* [TEXT FOR ANALYSIS]:
---------------

It has been 14 long years since Dr. Deen Muhammad Baloch, a practicing doctor and Baloch political activist, was forcibly disappeared from his workplace at a public hospital in Ornach, Khuzdar. Abducted nearly at midnight on June 28, 2009, his children Sammi and Mehlab have grown up with only a photograph to remember their father by.
Sammi Deen, now a young woman, recalls the solitary memory of her father’s photo as they spent their childhood desperately searching for him across the roads of Pak-occupied-Balochistan. On June 28, 2009, at about 1 a.m., Army personnel in plain clothes broke into the hospital where he was working. They beat, blind-folded, and hand-cuffed him and threw him into a military vehicle and took him away. Since then, nothing is known about his whereabouts.
“We have only his photograph left as a memory”, she says, her voice a portrait of resilience in the face of injustice.
Dr. Baloch was not only a practicing doctor but an active member of the Baloch National Movement (BNM), a pro-independence political party operating in Pakistan’s restive Balochistan province. Several leaders and activists of the party have been abducted and many extra-judicially killed by the Army, including its founder and chairman, Ghulam Mohammad Baloch, secretary general, Dr Mannan Baloch, and information secretary, Razak Sarbazi.
Dr. Baloch’s abduction by Pak security forces is just one of the many cases of enforced disappearances used by the Army to crush the Baloch liberation movement and silence political dissent. His crime was being an educator who worked tirelessly to mobilize his people in their struggle for independence.
The family tried registering a case with the police in Khuzdar and filed a petition in the Pak-occupied-Balochistan High Court but all in vain. Despite several protests and marches, not a trace of Dr Muhammad has been found.
Despite being illegal under international law, Pak forces have subjected countless Baloch civilians and political workers to this cruel practice for over two decades with impunity.
Rights groups have long condemned enforced disappearances as a tool of Army terrorism. According to VBMP, over 80,000 Baloch individuals have been forcibly disappeared since 2001. This figure would make it one of the most severe cases of enforced disappearances globally.
The Baloch Students Organization (BSO) Azad has announced an online campaign from June 8 to amplify victims’ accounts and “expose the criminal nature of the Pak Army and its dehumanizing tactics against the Baloch masses.”
For Sammi and countless other families, the wait for their loved ones remains a torturous existence with no resolution in sight.
As Baloch activists persist in demanding accountability, the world witnesses the heavy toll of Pakistan’s iron-fisted policies in the restive, resource-rich region. For Sammi and Mehlab, however, their father’s enforced disappearance remains an unhealed wound that fuels their generational fight for justice and freedom.

---------------

[Items listed in a dataset]

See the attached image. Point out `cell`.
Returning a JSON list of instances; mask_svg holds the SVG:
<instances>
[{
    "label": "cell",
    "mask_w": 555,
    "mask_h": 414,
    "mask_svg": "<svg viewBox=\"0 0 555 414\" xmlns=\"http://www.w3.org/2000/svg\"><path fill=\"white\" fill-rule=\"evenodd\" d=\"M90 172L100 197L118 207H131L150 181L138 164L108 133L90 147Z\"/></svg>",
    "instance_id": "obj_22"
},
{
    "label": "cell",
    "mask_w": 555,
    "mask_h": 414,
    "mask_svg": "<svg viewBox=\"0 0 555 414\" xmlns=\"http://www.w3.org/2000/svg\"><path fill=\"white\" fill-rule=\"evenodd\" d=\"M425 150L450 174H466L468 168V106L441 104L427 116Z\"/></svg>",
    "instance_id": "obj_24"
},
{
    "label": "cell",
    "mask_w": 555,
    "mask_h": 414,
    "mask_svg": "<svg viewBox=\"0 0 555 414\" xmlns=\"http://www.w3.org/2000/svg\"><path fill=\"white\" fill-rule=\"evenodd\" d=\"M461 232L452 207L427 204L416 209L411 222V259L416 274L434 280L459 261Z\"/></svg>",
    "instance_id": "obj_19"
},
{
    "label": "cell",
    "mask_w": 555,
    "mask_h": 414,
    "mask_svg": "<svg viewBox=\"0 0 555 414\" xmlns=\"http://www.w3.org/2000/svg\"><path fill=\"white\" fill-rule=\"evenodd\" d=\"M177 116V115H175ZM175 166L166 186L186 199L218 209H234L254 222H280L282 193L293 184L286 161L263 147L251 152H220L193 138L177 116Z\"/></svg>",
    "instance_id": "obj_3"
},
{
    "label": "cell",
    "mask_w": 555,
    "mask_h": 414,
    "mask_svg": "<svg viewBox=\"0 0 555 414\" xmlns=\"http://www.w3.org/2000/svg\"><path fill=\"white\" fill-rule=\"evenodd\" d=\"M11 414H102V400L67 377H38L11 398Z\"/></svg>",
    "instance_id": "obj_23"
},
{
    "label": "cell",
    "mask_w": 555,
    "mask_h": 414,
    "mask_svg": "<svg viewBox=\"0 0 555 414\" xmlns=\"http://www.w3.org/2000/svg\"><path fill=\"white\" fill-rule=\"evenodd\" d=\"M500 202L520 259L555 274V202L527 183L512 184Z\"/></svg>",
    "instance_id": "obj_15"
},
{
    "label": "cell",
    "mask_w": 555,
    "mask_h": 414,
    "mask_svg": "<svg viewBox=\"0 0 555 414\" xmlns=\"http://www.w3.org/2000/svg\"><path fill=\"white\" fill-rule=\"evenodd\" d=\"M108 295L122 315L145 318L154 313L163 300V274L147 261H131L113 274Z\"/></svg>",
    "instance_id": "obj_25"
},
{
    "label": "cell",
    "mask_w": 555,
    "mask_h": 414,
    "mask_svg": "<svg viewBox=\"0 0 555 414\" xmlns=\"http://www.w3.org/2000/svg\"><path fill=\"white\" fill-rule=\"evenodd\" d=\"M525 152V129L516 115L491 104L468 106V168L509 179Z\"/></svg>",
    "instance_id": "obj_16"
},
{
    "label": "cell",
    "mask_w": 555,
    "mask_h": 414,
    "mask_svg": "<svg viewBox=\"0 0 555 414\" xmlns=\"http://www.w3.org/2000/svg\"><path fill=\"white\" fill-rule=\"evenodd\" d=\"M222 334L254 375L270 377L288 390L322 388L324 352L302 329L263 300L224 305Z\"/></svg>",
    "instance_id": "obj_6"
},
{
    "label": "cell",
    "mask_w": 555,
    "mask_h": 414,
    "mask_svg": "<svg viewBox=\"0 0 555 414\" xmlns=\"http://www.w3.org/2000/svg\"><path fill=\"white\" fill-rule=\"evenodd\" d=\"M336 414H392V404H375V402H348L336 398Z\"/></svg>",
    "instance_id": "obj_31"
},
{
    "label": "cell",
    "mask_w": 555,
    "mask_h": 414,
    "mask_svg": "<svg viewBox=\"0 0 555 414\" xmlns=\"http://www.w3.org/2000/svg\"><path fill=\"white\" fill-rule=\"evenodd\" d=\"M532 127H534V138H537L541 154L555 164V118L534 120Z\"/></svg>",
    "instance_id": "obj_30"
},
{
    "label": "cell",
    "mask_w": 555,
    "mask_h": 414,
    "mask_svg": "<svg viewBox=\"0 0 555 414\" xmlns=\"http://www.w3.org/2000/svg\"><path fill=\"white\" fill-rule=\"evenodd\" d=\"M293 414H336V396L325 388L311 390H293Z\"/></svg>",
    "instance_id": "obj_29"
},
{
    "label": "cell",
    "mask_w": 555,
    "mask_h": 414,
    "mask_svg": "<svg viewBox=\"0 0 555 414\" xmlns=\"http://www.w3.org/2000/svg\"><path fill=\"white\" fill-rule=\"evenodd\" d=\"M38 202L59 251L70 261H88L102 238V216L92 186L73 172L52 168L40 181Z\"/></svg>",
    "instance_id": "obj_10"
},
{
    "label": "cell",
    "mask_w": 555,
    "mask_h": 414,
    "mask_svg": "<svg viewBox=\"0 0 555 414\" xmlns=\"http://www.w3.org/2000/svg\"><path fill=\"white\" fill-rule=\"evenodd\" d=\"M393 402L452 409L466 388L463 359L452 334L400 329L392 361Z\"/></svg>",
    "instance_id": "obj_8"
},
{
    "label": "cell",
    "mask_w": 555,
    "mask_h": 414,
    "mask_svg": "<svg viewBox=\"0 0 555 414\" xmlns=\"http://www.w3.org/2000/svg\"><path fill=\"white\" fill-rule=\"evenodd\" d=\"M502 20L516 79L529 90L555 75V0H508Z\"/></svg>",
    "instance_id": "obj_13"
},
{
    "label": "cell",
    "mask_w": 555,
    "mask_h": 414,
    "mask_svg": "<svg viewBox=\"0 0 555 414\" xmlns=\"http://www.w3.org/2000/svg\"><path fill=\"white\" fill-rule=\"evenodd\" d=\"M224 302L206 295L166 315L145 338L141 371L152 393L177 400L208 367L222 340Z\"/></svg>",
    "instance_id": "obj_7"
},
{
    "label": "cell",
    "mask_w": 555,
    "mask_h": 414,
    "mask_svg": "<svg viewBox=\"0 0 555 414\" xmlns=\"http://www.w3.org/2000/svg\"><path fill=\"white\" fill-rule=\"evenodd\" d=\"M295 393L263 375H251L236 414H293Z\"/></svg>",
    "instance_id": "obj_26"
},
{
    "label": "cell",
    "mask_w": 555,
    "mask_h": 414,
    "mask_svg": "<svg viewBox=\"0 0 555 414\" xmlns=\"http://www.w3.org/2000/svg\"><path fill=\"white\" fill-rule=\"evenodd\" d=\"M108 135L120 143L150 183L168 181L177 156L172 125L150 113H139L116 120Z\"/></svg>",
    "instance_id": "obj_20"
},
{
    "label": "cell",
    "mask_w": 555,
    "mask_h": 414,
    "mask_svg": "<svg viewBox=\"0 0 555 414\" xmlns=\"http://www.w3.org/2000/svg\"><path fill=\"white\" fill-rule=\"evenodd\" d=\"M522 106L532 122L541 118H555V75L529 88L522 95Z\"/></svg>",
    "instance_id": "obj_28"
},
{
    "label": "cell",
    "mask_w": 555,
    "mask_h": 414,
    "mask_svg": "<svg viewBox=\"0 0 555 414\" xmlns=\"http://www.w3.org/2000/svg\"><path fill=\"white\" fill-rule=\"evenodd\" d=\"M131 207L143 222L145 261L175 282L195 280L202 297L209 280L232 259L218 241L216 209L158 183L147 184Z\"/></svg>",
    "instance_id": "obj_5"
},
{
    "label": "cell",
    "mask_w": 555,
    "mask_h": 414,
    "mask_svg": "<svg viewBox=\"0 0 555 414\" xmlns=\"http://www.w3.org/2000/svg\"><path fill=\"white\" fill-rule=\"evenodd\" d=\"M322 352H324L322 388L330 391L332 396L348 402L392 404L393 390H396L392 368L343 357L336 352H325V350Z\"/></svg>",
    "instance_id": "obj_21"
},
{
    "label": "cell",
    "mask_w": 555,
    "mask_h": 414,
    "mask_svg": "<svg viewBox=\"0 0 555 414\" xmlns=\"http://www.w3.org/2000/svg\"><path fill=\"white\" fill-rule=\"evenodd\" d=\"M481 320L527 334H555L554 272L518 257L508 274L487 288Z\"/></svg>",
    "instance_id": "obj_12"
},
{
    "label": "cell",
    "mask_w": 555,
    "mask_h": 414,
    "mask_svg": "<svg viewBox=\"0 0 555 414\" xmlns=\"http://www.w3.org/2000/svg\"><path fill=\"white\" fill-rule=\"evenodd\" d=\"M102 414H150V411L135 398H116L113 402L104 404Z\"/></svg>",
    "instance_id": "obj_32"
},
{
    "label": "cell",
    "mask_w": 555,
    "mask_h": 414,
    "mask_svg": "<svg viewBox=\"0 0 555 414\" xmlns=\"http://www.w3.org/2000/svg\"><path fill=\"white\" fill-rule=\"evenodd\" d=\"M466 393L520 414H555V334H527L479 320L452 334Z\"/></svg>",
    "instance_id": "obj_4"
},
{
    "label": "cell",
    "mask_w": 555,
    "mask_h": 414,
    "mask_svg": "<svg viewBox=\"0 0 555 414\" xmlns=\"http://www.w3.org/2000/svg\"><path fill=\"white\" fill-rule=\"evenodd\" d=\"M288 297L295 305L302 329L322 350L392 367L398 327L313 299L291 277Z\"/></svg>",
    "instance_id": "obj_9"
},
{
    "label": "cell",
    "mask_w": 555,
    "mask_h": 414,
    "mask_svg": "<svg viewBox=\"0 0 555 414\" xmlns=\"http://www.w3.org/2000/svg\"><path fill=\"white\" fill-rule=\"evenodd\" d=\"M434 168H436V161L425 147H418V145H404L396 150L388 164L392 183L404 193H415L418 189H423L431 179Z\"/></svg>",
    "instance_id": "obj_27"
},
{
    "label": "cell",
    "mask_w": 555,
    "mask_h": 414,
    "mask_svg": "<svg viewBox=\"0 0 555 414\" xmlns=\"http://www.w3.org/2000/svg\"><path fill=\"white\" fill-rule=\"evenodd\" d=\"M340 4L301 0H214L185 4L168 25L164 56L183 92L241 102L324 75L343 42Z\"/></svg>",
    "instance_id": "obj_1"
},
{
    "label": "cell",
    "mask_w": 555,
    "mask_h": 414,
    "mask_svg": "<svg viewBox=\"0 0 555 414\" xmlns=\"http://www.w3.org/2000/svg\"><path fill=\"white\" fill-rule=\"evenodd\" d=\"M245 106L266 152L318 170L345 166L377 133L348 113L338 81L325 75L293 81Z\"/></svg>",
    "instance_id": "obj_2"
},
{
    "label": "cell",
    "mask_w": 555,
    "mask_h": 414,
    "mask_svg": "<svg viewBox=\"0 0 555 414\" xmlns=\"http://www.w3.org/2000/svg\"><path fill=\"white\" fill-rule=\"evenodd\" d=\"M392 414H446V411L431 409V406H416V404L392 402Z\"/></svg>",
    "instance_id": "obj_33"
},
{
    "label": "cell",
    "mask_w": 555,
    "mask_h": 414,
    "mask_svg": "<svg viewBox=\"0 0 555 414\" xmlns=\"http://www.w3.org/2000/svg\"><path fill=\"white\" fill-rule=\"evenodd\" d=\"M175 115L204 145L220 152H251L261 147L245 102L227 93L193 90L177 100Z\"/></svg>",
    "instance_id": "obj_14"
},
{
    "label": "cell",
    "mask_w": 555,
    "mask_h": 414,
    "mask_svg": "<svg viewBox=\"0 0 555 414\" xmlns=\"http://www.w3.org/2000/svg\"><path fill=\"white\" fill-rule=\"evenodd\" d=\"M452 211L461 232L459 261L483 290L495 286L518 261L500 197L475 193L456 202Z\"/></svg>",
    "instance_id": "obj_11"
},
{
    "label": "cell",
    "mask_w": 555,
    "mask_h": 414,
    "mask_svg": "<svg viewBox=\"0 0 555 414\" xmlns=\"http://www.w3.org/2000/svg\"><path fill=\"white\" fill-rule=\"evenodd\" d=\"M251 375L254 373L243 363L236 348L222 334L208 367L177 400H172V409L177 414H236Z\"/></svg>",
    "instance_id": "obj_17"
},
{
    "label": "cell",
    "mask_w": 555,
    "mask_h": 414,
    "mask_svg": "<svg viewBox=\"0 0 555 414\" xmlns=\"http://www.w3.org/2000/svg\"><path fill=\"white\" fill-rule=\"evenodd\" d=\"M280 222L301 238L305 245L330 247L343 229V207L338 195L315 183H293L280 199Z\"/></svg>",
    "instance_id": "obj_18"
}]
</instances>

---------------

* [WHAT YOU WILL DO]:
- a) In the article about Dr. Deen Muhammad Baloch, rewrite the part starting with "Despite being illegal" and going on through "enforced disappearances globally.", changing "Rights groups" to "Advocacy groups".
- b) According to the article about Dr. Deen Muhammad Baloch, which political party was Dr. Baloch an active member of?

* [RESPONSES BY TASK]:
- a)
Despite being illegal under international law, Pak forces have subjected countless Baloch civilians and political workers to this cruel practice for over two decades with impunity.
Advocacy groups have long condemned enforced disappearances as a tool of Army terrorism. According to VBMP, over 80,000 Baloch individuals have been forcibly disappeared since 2001. This figure would make it one of the most severe cases of enforced disappearances globally.

- b) The Baloch National Movement (BNM)